## [Instructions to follow]
Return the following items verbatim. Leave out the pictures.

* START Records to use *

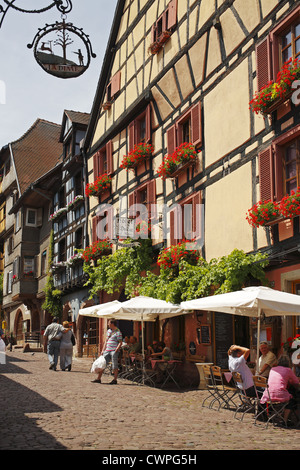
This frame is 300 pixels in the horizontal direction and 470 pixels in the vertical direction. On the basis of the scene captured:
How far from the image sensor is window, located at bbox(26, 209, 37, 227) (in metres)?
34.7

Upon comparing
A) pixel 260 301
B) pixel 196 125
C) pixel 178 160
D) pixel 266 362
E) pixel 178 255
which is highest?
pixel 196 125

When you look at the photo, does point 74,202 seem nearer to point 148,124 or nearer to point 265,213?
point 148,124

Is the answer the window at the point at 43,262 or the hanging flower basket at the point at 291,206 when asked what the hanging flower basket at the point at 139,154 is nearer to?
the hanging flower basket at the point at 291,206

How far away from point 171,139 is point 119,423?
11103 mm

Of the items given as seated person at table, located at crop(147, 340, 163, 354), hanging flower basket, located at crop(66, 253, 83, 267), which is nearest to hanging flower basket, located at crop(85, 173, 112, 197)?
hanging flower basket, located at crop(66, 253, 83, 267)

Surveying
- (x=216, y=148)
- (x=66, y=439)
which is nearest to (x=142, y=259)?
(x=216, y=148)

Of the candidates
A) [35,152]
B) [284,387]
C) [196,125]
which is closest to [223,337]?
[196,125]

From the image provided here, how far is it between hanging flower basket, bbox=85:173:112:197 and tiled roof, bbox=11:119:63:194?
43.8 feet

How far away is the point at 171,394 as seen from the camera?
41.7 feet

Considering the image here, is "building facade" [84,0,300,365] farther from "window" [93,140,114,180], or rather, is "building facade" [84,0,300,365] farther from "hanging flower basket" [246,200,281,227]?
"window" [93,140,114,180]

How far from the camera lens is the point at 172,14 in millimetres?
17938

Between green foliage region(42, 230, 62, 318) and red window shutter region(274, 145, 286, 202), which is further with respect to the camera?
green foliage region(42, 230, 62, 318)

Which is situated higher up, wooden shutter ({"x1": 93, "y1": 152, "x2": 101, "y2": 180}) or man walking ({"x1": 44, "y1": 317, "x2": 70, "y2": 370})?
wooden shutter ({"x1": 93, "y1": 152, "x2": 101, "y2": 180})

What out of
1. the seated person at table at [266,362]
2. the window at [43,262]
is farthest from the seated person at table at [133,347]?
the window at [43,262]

* END Records to use *

## [Answer for this exercise]
This frame is 300 pixels in the horizontal direction and 470 pixels in the vertical direction. On the basis of the scene captured:
How far from the image sensor is window, located at bbox(26, 209, 37, 227) (in metres)?
34.7

Upon comparing
A) pixel 260 301
B) pixel 196 125
C) pixel 178 160
D) pixel 266 362
E) pixel 178 255
which is highest?
pixel 196 125

When you look at the photo, does point 74,202 seem nearer to point 148,124 or nearer to point 265,213?
point 148,124

Is the answer the window at the point at 43,262 or the hanging flower basket at the point at 291,206 when asked what the hanging flower basket at the point at 139,154 is nearer to?
the hanging flower basket at the point at 291,206

How far away from point 171,139 is point 119,423?
11103 mm

Of the items given as seated person at table, located at crop(147, 340, 163, 354), hanging flower basket, located at crop(66, 253, 83, 267), which is nearest to hanging flower basket, located at crop(85, 173, 112, 197)?
hanging flower basket, located at crop(66, 253, 83, 267)

Surveying
- (x=216, y=148)
- (x=66, y=439)
which is nearest to (x=142, y=259)?
(x=216, y=148)

Of the candidates
A) [35,152]
B) [284,387]
C) [196,125]
which is closest to [223,337]?
[196,125]

From the image provided here, how far is it between hanging flower basket, bbox=85:173:112:197 and tiled roof, bbox=11:119:63:194?
43.8 feet

How far away is the point at 171,394 as seen from the camera?
41.7 feet

Considering the image here, is "building facade" [84,0,300,365] farther from "window" [93,140,114,180], or rather, is "building facade" [84,0,300,365] farther from "hanging flower basket" [246,200,281,227]?
"window" [93,140,114,180]

How far from the camera lens is the point at 172,14 in millimetres?
17938

Between green foliage region(42, 230, 62, 318) and red window shutter region(274, 145, 286, 202), which is further with respect to the camera?
green foliage region(42, 230, 62, 318)

Which is situated higher up, wooden shutter ({"x1": 93, "y1": 152, "x2": 101, "y2": 180}) or man walking ({"x1": 44, "y1": 317, "x2": 70, "y2": 370})?
wooden shutter ({"x1": 93, "y1": 152, "x2": 101, "y2": 180})

What out of
1. the seated person at table at [266,362]
2. the window at [43,262]
is farthest from the seated person at table at [133,347]?
the window at [43,262]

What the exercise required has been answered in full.